Prompt. In the entries below, swap "Stainless Steel" for "Aluminum" and write out every entry again with no other changes. Leave out the pictures.

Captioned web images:
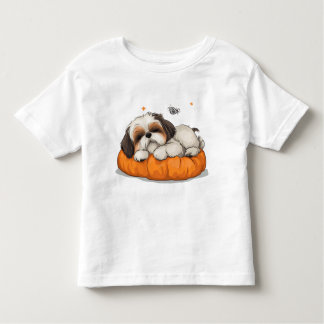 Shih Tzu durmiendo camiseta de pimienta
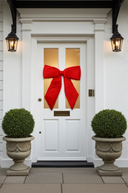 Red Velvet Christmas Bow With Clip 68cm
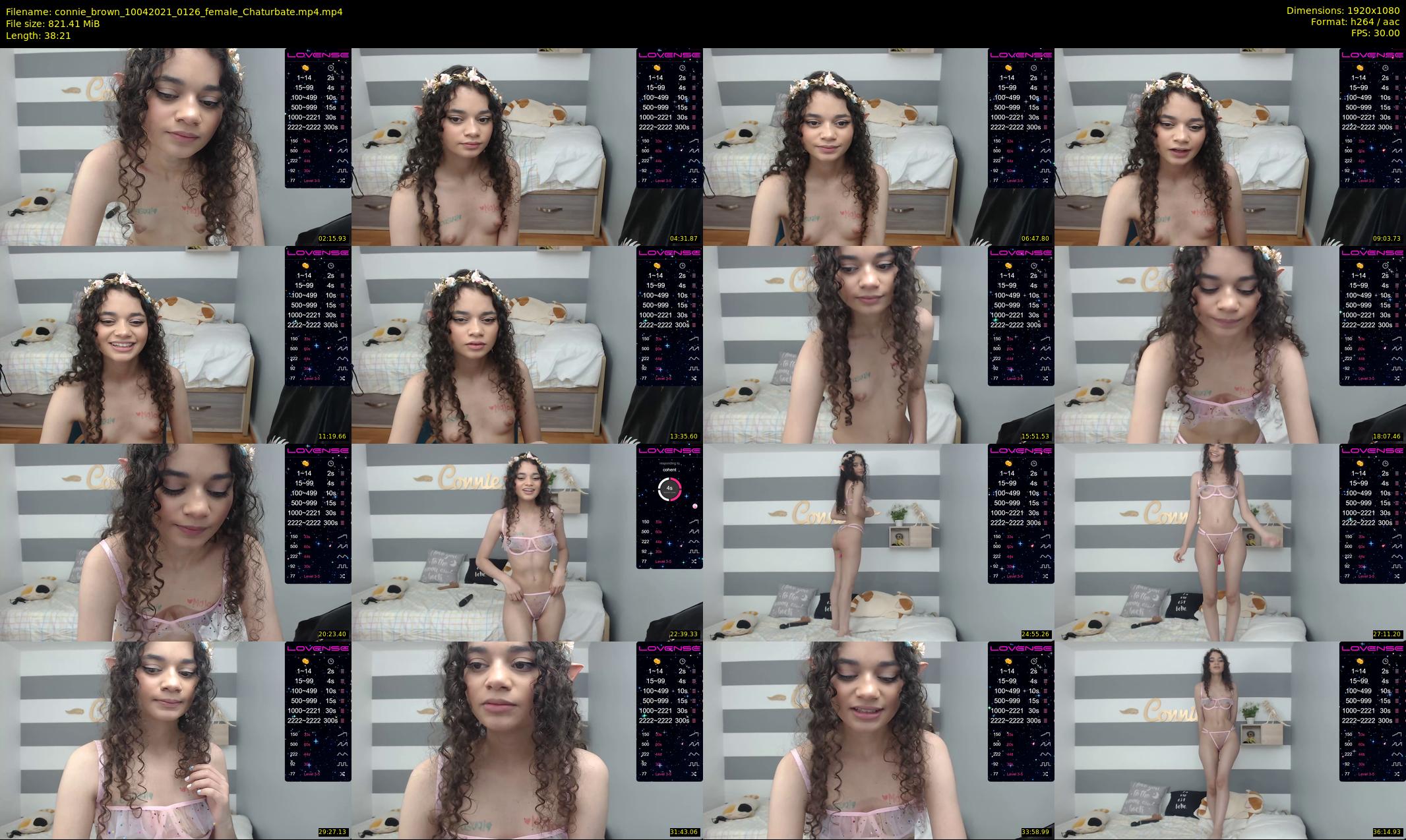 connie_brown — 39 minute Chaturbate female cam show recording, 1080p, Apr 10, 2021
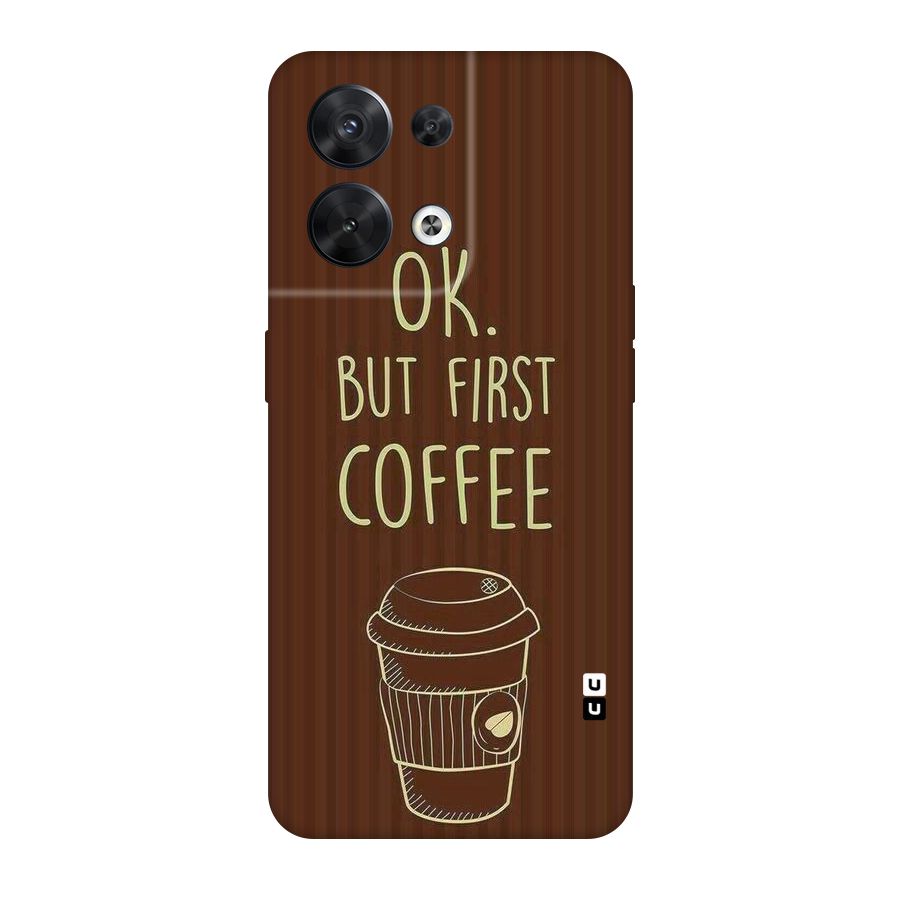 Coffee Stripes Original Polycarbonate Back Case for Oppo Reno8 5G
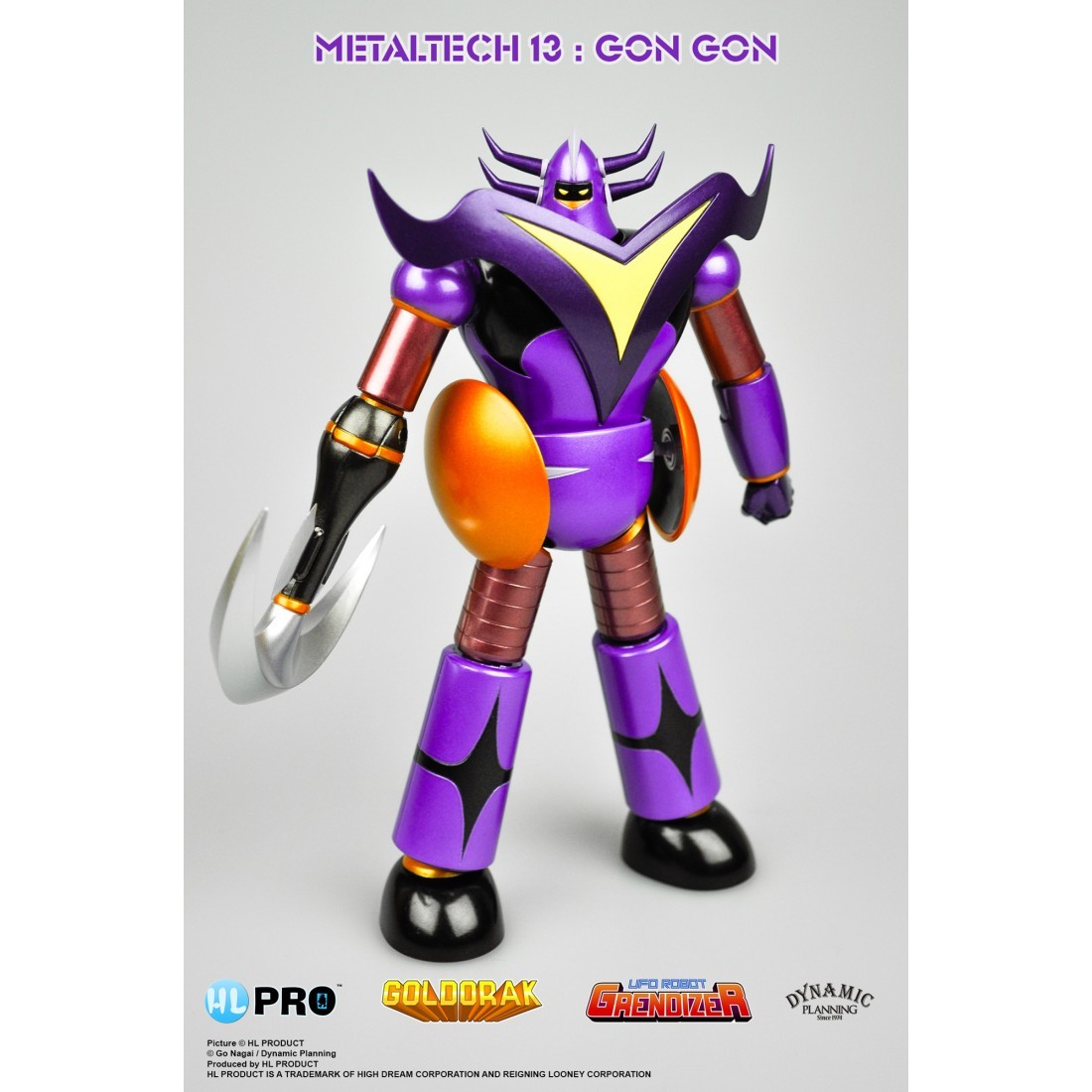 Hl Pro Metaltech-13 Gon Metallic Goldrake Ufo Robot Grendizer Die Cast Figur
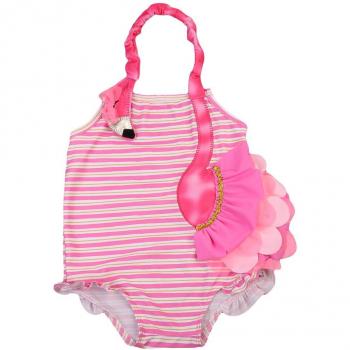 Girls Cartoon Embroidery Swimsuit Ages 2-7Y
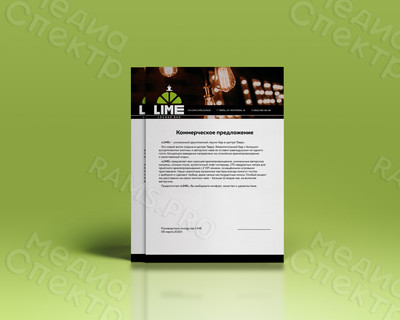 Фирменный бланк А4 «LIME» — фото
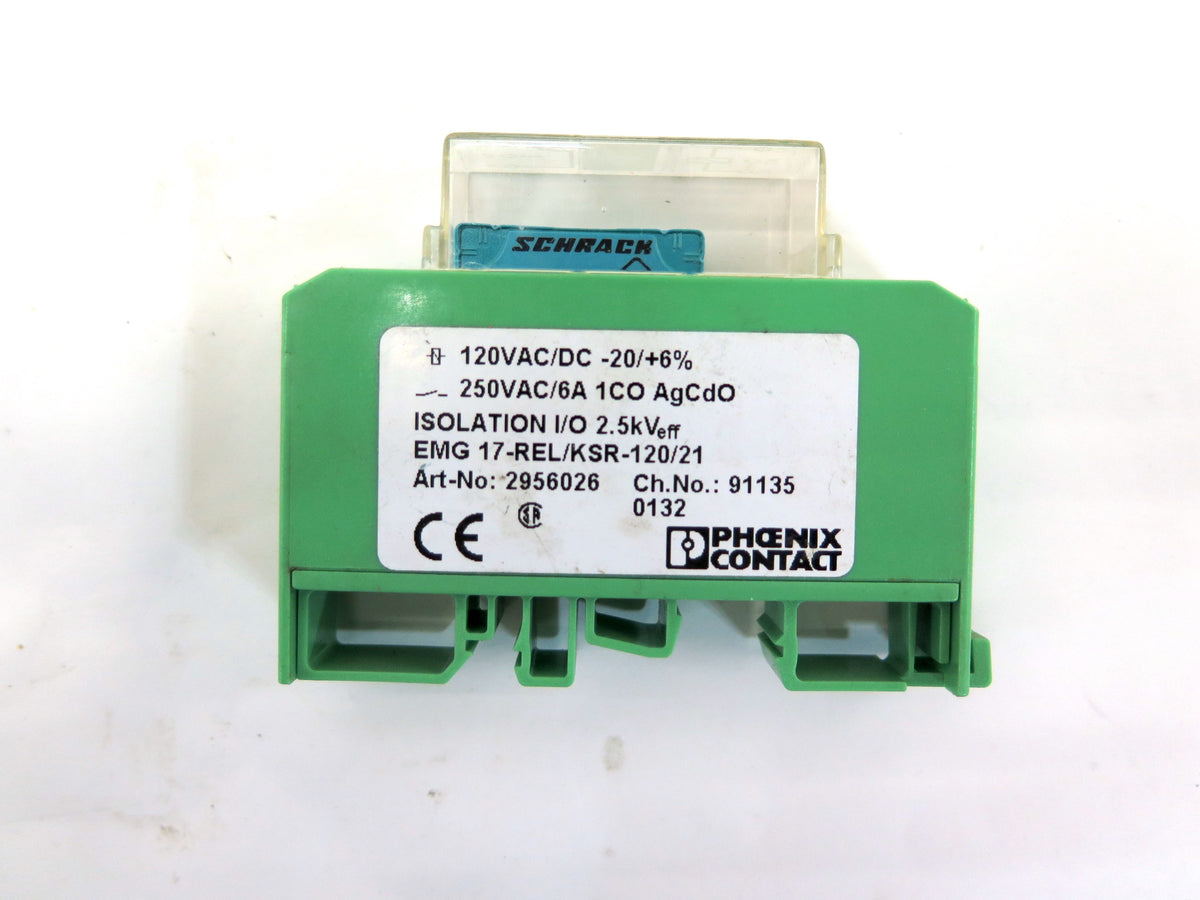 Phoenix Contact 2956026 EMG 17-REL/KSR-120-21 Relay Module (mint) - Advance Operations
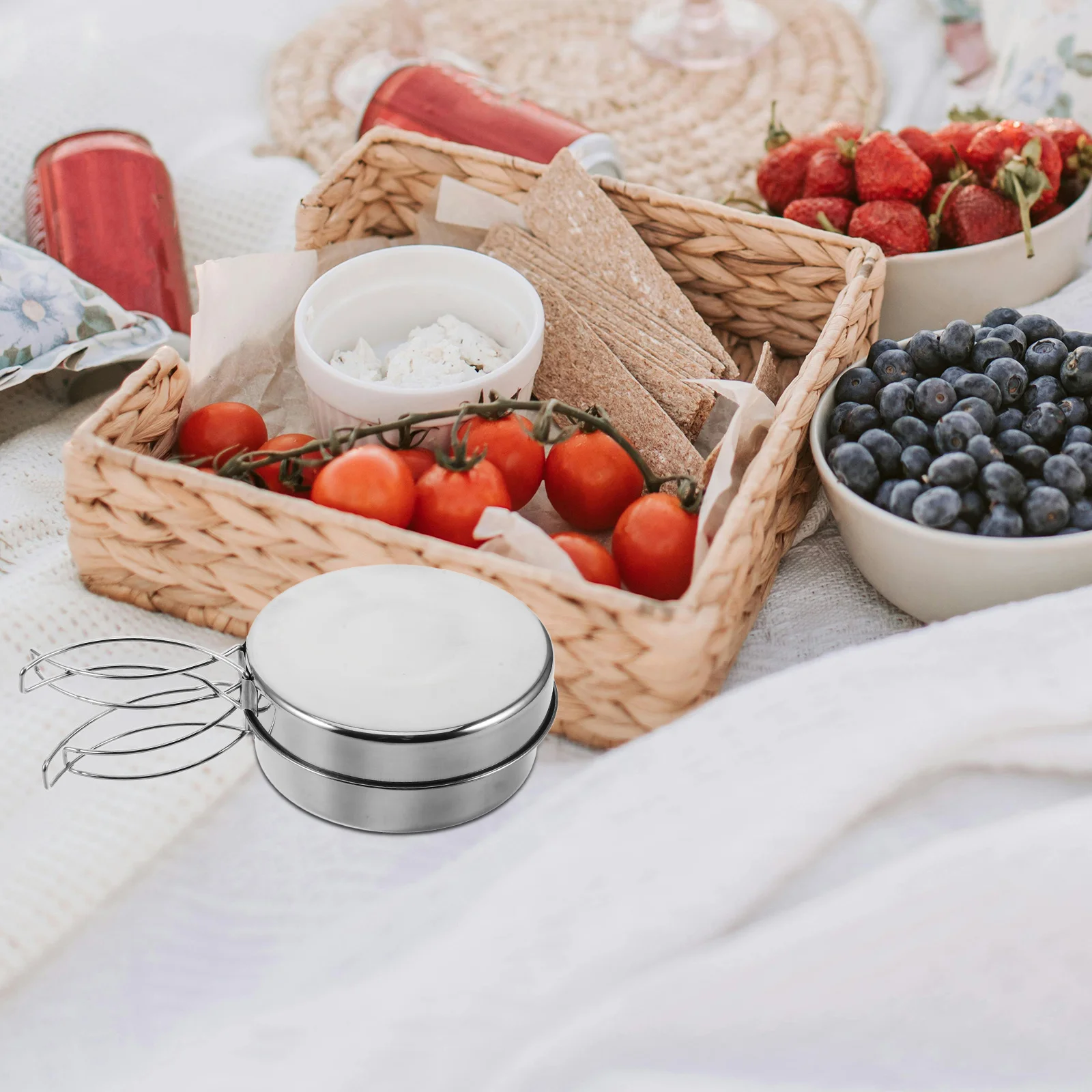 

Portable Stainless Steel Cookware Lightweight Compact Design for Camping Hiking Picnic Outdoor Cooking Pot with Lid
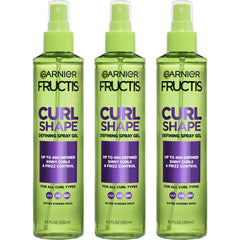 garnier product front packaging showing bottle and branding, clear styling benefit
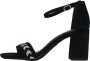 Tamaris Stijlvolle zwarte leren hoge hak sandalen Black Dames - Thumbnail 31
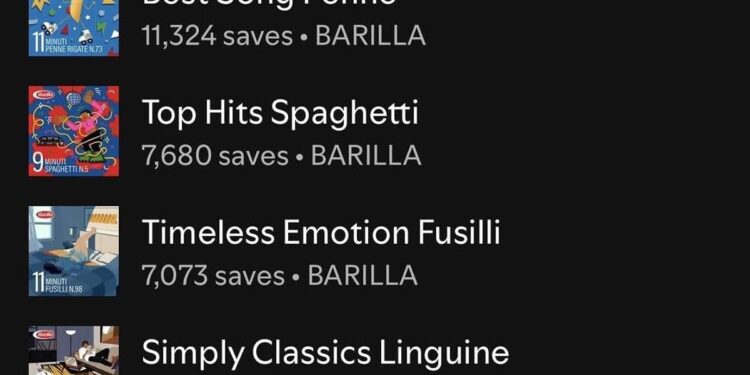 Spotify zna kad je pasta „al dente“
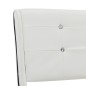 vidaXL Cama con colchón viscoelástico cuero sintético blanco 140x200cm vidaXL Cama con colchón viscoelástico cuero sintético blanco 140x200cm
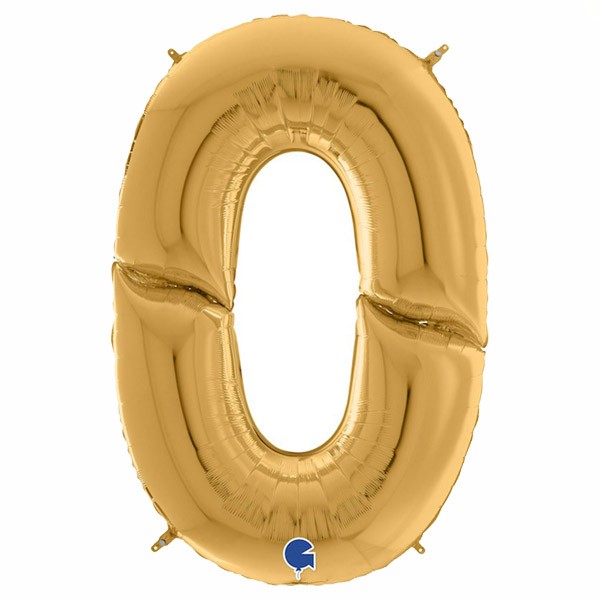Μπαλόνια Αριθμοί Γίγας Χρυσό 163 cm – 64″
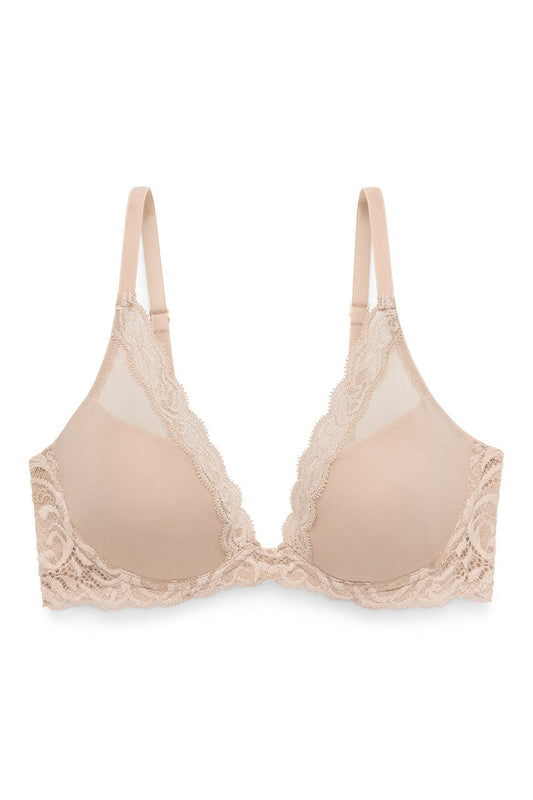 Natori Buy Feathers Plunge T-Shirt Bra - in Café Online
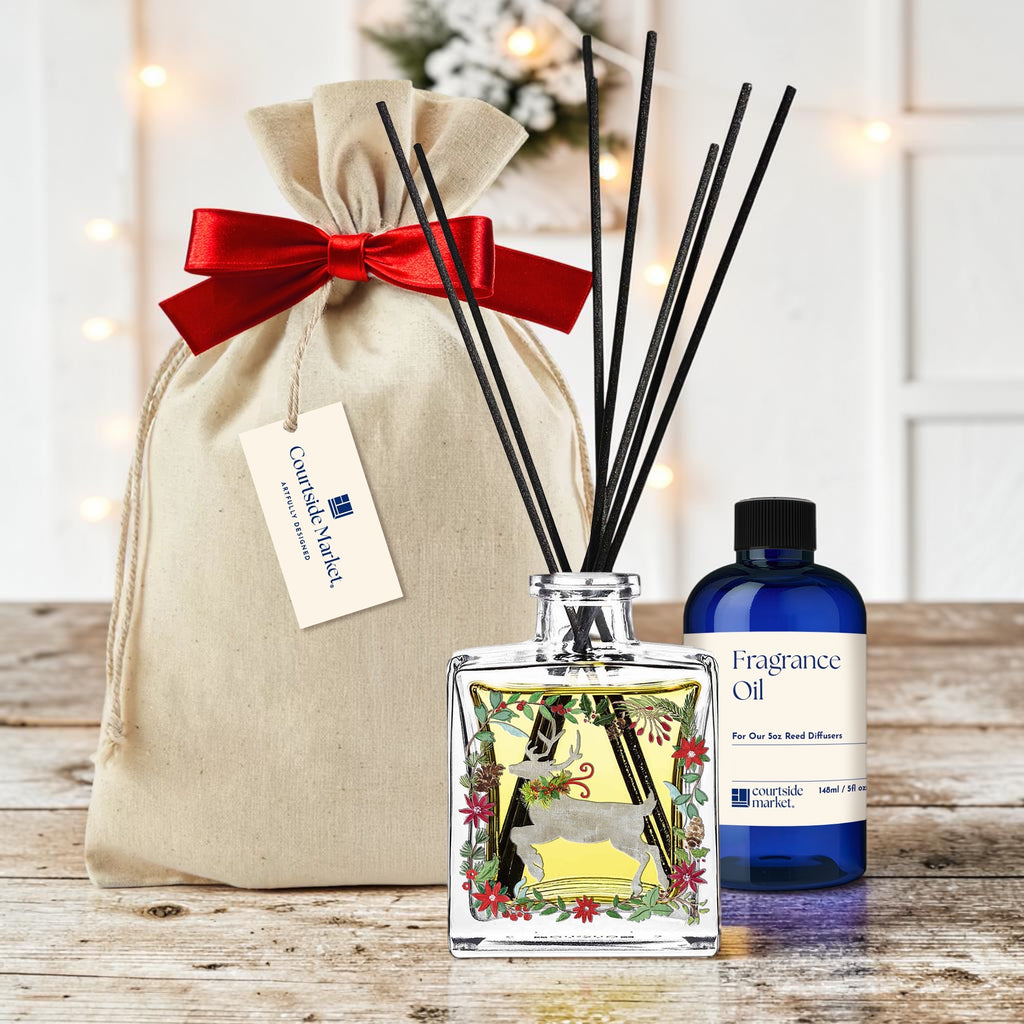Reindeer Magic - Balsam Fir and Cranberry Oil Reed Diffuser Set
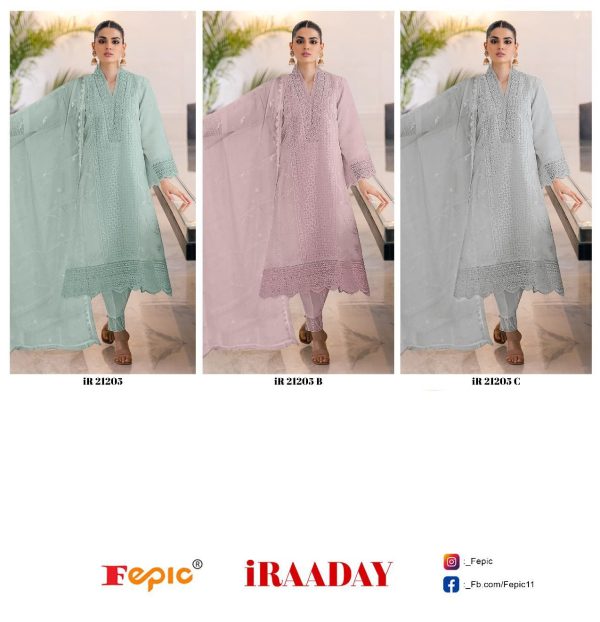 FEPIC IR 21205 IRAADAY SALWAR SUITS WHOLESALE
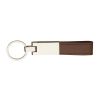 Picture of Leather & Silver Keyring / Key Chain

Exercise solution.
 Shih Tzu durmiendo camiseta de pimienta
 Red Velvet Christmas Bow With Clip 68cm
 connie_brown — 39 minute Chaturbate female cam show recording, 1080p, Apr 10, 2021
 Coffee Stripes Original Polycarbonate Back Case for Oppo Reno8 5G
 Hl Pro Metaltech-13 Gon Metallic Goldrake Ufo Robot Grendizer Die Cast Figur
 Girls Cartoon Embroidery Swimsuit Ages 2-7Y
 Фирменный бланк А4 «LIME» — фото
 Phoenix Contact 2956026 EMG 17-REL/KSR-120-21 Relay Module (mint) - Advance Operations

Portable Aluminum Cookware Lightweight Compact Design for Camping Hiking Picnic Outdoor Cooking Pot with Lid
 garnier product front packaging showing bottle and branding, clear styling benefit
 Tamaris Stijlvolle zwarte leren hoge hak sandalen Black Dames - Thumbnail 31
 Spotify zna kad je pasta „al dente“
 vidaXL Cama con colchón viscoelástico cuero sintético blanco 140x200cm vidaXL Cama con colchón viscoelástico cuero sintético blanco 140x200cm
Μπαλόνια Αριθμοί Γίγας Χρυσό 163 cm – 64″
 Natori Buy Feathers Plunge T-Shirt Bra - in Café Online
Reindeer Magic - Balsam Fir and Cranberry Oil Reed Diffuser Set
 FEPIC IR 21205 IRAADAY SALWAR SUITS WHOLESALE
 Picture of Leather & Silver Keyring / Key Chain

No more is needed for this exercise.